Tuesday, 6 March 2012

You'; ) re Good

L1010163L (Leica D-Lux 5)

This week, I'm showing you results as per the tactics of street photography shown in last Friday's video clip. This is the second post on this theme.

The likes of "You're good? May I take a photo of you?" is the sure-fire icebreaker when going up to strangers in the street who look in the wide range between really good and on the blink of not so. This is especially foolproof on passers-by with a leisurely or jovial look on the face. Mark your subjects and off you go. If you're lacking a bit of confidence, practise it on, say, models at any road show like in the shot above. Don't just go up and shoot, shoot, shoot. Give verbal feedbacks and instructions, which is not for reasons of the final image but for the sake of your practising.
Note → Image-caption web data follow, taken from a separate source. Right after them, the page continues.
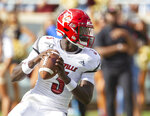 Louisville quarterback Malik Cunningham (3) drops back to pass against Florida State in the first half of an NCAA college football game in Tallahassee, Fla., Saturday, Sept. 21, 2019. Florida State defeated Louisville 35-24.  (AP Photo/Mark Wallheiser)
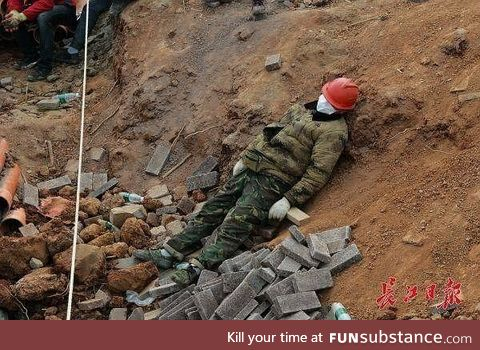A Chinese worker on the construction site for Huo Shen Shan hospital, finished in 9 days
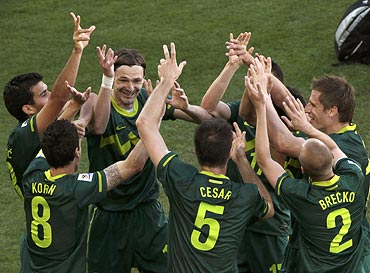 Slovenia's Robert Koren (No. 8) celebrates with team mates after scoring against Algeria
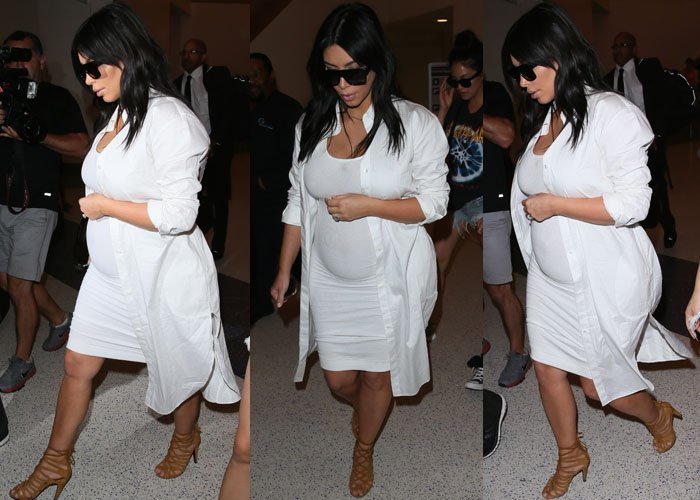 Kim wore a tight white dress around her growing pregnancy bump, which she wore under a white knee-length button-down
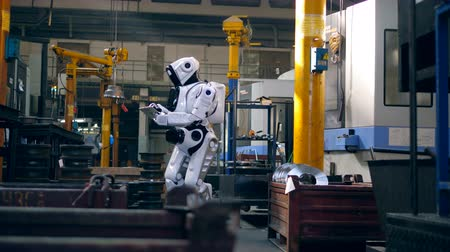 droid : Human-like cyborg is using a tablet in factory premises Stock Footage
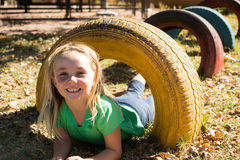 Portrait of happy girl playing with tire. At playground Stock Images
With a better skill and a bolder heart, put on an amicable smile and try it out on real strangers in the street like:

"Hi, you two are great. May I take a picture of you."

"Again, one more."

Which ended up in:

L1010166L They're good, ain't they?  I stopped them in street and took two shots of them. They have a face of a movie star. And look, I had them turned to the direction to shine catch lights in their eyes. If I can do it, so can you!

Monday, 5 March 2012

Heels Over Head

gym (Leica D-Lux 5)

The title is obviously not a typo of "head over heels".

This is Michelle, a gym coach in fitness centres including the Gymnastics Association of Hong Kong. She is a friend of mine…not. Remember the educational video for street photographers last week?  I promised to show you my results as per some of the strategies shown in the video.

"Hi, I was walking over there and was stunned to see how you kick your legs," I started.

I came across Michelle doing her morning physical workout in a park, and was amazed by the nimble moves of her flexible body and limbs. So I decided to go up and chat a bit with her.

gym2

"Oh, I feel a bit sore in the neck and just come out for some stretches."

After a short while, I asked, "Your kicking is amazing. Can I take some pictures of you doing it again? Just go on kicking and pretend that you don't see me."

With her permission, I took shots of her for 10 minutes, giving her constant verbal feedbacks to keep her going.

gym3   DSC05107L(Sony A55)

This is the kick. And she can do it nonstop in like 30 seconds. Incredible.

If you want to show your results, just send it to my email account.

Sunday, 4 March 2012

When Coffee Lacks Punch

coffee (Leica X1)

This is Sunday. You can take more sleep than coffee for that matter.